- _YOUR INSTRUCTIONS_
Arrange every line of the entries below as a Markdown table with two columns, Row and Line Text, numbering the rows and skipping blank lines. Leave the pictures out of the table.

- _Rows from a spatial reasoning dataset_
:::::
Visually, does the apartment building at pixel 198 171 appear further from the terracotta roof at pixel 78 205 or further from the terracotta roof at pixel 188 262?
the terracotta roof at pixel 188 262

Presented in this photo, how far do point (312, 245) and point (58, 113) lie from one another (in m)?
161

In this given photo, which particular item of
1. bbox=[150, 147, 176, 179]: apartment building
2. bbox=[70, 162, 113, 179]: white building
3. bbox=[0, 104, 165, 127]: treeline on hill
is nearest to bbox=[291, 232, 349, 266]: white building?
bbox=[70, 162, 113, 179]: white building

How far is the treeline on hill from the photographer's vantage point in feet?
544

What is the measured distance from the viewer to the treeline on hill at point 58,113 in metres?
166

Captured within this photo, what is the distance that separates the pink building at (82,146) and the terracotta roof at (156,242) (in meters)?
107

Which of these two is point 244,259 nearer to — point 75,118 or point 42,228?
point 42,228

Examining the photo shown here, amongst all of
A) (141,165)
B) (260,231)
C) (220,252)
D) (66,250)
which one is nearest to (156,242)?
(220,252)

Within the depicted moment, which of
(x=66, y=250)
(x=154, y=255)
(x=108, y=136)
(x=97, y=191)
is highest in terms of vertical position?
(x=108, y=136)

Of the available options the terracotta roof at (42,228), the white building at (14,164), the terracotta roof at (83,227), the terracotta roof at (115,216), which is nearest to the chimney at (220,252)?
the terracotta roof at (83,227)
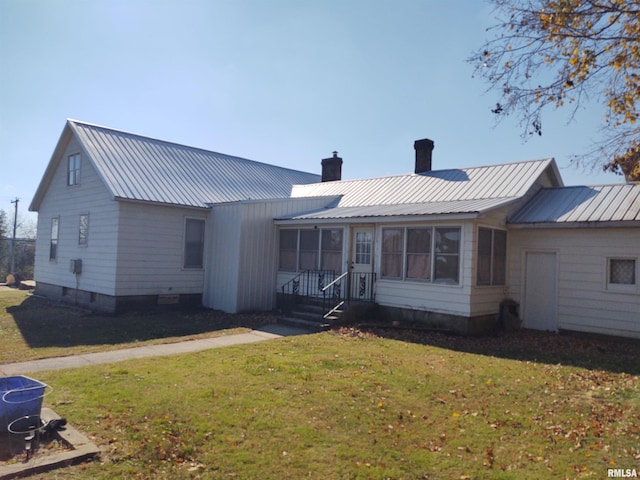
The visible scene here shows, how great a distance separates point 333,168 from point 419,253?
12.4m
:::::
- _OUTPUT FOR THIS TASK_
| Row | Line Text |
|---|---|
| 1 | Visually, does the apartment building at pixel 198 171 appear further from the terracotta roof at pixel 78 205 or further from the terracotta roof at pixel 188 262? |
| 2 | the terracotta roof at pixel 188 262 |
| 3 | Presented in this photo, how far do point (312, 245) and point (58, 113) lie from one another (in m)? |
| 4 | 161 |
| 5 | In this given photo, which particular item of |
| 6 | 1. bbox=[150, 147, 176, 179]: apartment building |
| 7 | 2. bbox=[70, 162, 113, 179]: white building |
| 8 | 3. bbox=[0, 104, 165, 127]: treeline on hill |
| 9 | is nearest to bbox=[291, 232, 349, 266]: white building? |
| 10 | bbox=[70, 162, 113, 179]: white building |
| 11 | How far is the treeline on hill from the photographer's vantage point in feet? |
| 12 | 544 |
| 13 | What is the measured distance from the viewer to the treeline on hill at point 58,113 in metres? |
| 14 | 166 |
| 15 | Captured within this photo, what is the distance that separates the pink building at (82,146) and the terracotta roof at (156,242) (in meters)? |
| 16 | 107 |
| 17 | Which of these two is point 244,259 nearer to — point 75,118 or point 42,228? |
| 18 | point 42,228 |
| 19 | Examining the photo shown here, amongst all of |
| 20 | A) (141,165) |
| 21 | B) (260,231) |
| 22 | C) (220,252) |
| 23 | D) (66,250) |
| 24 | which one is nearest to (156,242)? |
| 25 | (220,252) |
| 26 | Within the depicted moment, which of |
| 27 | (x=66, y=250) |
| 28 | (x=154, y=255) |
| 29 | (x=108, y=136) |
| 30 | (x=97, y=191) |
| 31 | is highest in terms of vertical position? |
| 32 | (x=108, y=136) |
| 33 | Of the available options the terracotta roof at (42,228), the white building at (14,164), the terracotta roof at (83,227), the terracotta roof at (115,216), which is nearest to the chimney at (220,252)? |
| 34 | the terracotta roof at (83,227) |
| 35 | The visible scene here shows, how great a distance separates point 333,168 from point 419,253? |
| 36 | 12.4m |